▶ [Given passage]
Violin plot and beeswarm plot

Plot violin plot with overlaid beeswarm plot.

In [17]:
fig, ax = plt.subplots()

# Output to the size of A4 paper
fig.set_size_inches(11.7, 8.27)

# Overlay a swarmplot on top of a violinplot
ax = sns.violinplot(x="day", y="total_bill", data=data, inner=None)
ax = sns.swarmplot(x="day", y="total_bill", data=data, color="white")

Bar Plots

In [18]:
def set_titles(thisPlot, titleList, fontSize):
    for ax, title in zip(thisPlot.axes.flat, titleList):
        ax.set_title(title, fontsize=fontSize)

        
def set_labels(thisPlot, xLabel, yLabel, fontSize):
    thisPlot.set_xlabels(xLabel, fontsize=fontSize)
    thisPlot.set_ylabels(yLabel, fontsize=fontSize)

    
def set_xtick_labels(thisPlot, tickList, fontSize):
    thisPlot.set_xticklabels(tickList, fontsize=fontSize)

    
def set_legend(thisPlot, legendEntries, fontSize):
    # find where last graph is so we can put the legend there
    maxIndex = max(thisPlot.axes.shape) - 1
    
    # format the legend, placing it outside the axes
    thisPlot.axes[0][maxIndex].legend(bbox_to_anchor=(1.05, 1), loc=2, 
                                      fontsize=fontSize, borderaxespad=0.)
    legend = thisPlot.axes[0][maxIndex].get_legend()

▶ [Work to do]
A - Do these statements agree with the plotting code? (i) The figure is sized to match A4 paper. (ii) The swarmplot is drawn in black. (iii) The legend is positioned inside the axes. For each, answer yes or no and quote the words that decide it.
B - Go on with the plotting code from its last line.
These lines come from a separate source, unrelated to the plotting code.

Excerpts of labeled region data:

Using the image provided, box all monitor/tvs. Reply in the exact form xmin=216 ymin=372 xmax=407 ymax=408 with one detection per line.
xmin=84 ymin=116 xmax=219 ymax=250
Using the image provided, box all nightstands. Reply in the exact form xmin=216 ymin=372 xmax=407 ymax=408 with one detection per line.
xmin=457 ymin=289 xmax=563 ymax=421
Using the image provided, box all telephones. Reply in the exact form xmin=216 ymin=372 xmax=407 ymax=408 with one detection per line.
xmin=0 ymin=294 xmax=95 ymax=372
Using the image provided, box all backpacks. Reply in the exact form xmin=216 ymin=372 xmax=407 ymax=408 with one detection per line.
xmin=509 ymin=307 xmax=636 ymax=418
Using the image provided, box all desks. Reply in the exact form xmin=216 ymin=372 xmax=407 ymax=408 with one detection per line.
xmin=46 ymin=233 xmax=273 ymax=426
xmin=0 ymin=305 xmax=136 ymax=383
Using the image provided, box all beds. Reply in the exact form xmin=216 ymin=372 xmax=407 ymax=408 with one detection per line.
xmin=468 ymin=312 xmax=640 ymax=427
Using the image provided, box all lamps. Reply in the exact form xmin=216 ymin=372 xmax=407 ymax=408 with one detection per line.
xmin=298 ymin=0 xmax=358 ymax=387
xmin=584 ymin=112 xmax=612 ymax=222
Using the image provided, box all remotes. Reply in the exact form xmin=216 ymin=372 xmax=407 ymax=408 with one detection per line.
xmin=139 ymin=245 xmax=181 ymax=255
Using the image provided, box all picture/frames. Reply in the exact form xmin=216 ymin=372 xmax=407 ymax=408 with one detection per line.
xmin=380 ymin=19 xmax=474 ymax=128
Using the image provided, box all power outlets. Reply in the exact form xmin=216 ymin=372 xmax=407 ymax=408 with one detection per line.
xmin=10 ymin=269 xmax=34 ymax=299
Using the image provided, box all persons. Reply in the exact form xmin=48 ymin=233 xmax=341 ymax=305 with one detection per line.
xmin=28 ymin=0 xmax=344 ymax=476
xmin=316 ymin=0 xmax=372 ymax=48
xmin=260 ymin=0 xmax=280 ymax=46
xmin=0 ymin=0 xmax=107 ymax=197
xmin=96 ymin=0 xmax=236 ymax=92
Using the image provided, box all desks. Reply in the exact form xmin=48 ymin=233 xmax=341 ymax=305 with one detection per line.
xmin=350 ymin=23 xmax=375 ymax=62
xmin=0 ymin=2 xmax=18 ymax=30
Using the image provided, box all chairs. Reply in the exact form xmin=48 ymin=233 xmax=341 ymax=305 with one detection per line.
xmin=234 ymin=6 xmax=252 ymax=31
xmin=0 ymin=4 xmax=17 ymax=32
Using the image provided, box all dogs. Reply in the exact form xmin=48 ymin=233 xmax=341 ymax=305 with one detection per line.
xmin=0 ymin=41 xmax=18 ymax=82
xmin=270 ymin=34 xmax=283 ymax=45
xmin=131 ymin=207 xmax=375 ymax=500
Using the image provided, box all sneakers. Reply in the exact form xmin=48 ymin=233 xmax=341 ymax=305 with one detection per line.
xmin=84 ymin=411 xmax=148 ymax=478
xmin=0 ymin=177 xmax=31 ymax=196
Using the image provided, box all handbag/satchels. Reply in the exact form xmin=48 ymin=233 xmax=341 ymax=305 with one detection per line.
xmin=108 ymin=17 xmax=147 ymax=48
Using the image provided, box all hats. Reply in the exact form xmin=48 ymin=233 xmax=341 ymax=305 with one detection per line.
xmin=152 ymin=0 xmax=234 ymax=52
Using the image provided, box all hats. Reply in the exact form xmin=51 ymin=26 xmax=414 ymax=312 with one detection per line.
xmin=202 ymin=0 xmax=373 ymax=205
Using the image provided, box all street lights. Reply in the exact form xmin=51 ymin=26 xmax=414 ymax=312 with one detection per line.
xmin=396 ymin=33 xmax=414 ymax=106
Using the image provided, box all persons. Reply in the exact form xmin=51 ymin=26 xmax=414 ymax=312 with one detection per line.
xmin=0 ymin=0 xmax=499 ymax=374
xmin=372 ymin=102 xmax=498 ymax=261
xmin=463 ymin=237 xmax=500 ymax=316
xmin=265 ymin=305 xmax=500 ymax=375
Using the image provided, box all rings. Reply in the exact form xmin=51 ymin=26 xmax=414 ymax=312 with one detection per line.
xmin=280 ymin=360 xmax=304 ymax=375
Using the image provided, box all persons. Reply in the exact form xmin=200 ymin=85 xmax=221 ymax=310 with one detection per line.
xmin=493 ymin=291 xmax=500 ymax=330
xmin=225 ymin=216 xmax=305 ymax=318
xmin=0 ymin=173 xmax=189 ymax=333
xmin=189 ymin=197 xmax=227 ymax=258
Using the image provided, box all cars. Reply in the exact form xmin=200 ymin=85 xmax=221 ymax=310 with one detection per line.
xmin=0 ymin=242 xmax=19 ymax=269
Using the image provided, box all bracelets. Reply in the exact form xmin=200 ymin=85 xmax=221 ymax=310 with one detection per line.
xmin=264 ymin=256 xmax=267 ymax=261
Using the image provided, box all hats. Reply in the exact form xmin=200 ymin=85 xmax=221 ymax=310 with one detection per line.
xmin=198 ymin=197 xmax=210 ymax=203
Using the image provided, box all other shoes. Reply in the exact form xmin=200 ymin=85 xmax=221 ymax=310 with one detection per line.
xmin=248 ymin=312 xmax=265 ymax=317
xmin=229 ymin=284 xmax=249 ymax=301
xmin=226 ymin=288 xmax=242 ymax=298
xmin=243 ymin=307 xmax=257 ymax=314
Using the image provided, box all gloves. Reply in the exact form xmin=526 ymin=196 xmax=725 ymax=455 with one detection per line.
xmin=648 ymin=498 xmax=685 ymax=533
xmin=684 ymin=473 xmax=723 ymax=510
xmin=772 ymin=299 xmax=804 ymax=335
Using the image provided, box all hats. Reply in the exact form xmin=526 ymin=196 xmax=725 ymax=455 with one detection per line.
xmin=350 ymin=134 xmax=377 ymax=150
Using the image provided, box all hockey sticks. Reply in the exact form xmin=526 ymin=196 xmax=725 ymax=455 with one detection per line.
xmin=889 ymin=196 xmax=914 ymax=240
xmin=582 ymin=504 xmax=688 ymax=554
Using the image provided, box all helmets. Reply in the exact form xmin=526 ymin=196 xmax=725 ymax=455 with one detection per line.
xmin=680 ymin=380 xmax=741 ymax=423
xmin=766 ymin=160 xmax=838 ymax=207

▶ [Results for each task]
A -
(i) Yes: "# Output to the size of A4 paper"
(ii) No: "color="white""
(iii) No: "placing it outside the axes"

B -
    labels = legend.get_texts()
    for i, thisLabel in enumerate(labels):
        labels[i].set_text(legendEntries[i])        


# Make plots -- many of these arguments are optional
barPlot = sns.factorplot(x="day", y="total_bill", hue="sex", 
                         col="time", kind="bar", data=data, 
                         size=5, aspect=1, legend=False)

beeswarmPlot = sns.factorplot(x="day", y="total_bill", hue="sex", 
                              col="time", kind="swarm", dodge=True,
                              data=data, size=5, aspect=1, legend=False)

# Format them nicely!
# Axis labels
xLabel = ""# "Day"
yLabel = "Total Bill"
set_labels(barPlot, xLabel, yLabel, 20)
set_labels(beeswarmPlot, xLabel, yLabel, 20)

# Titles
title_list = ["Lunch", "Dinner"]
titles = [x.title() for x in title_list] # ["Bimodal", "Normal", "Skewed"]
set_titles(barPlot, titles, 30)
set_titles(beeswarmPlot, titles, 30)

# X axis tick labels or category labels
x_tick_labels = ["Thursday", "Friday", "Saturday", "Sunday"]
set_xtick_labels(barPlot, x_tick_labels, 15)
set_xtick_labels(beeswarmPlot, x_tick_labels, 15)

# Change legends
legendEntries = ["Male", "Female"]
set_legend(barPlot, legendEntries, 15)
set_legend(beeswarmPlot, legendEntries, 15)

Interactive Plots

Bokeh

Made using bokeh. See here for a great tutorial, and here for the attendant notebook. Code below adapted from linked code to our current dataset.

In [25]:
from bokeh.plotting import figure, output_notebook, show

this_plot= figure(width=600, height=600)

this_plot.circle(x=data['total_bill'], y=data['tip'], size=10, alpha=0.7)
output_notebook() # to output inline 
show(this_plot)
Loading BokehJS ...

Make better, more interactive plot. Let's plot a scatterplot of tip amount vs. total bill, separately for men and women.

See here for more information on styling Bokeh plots.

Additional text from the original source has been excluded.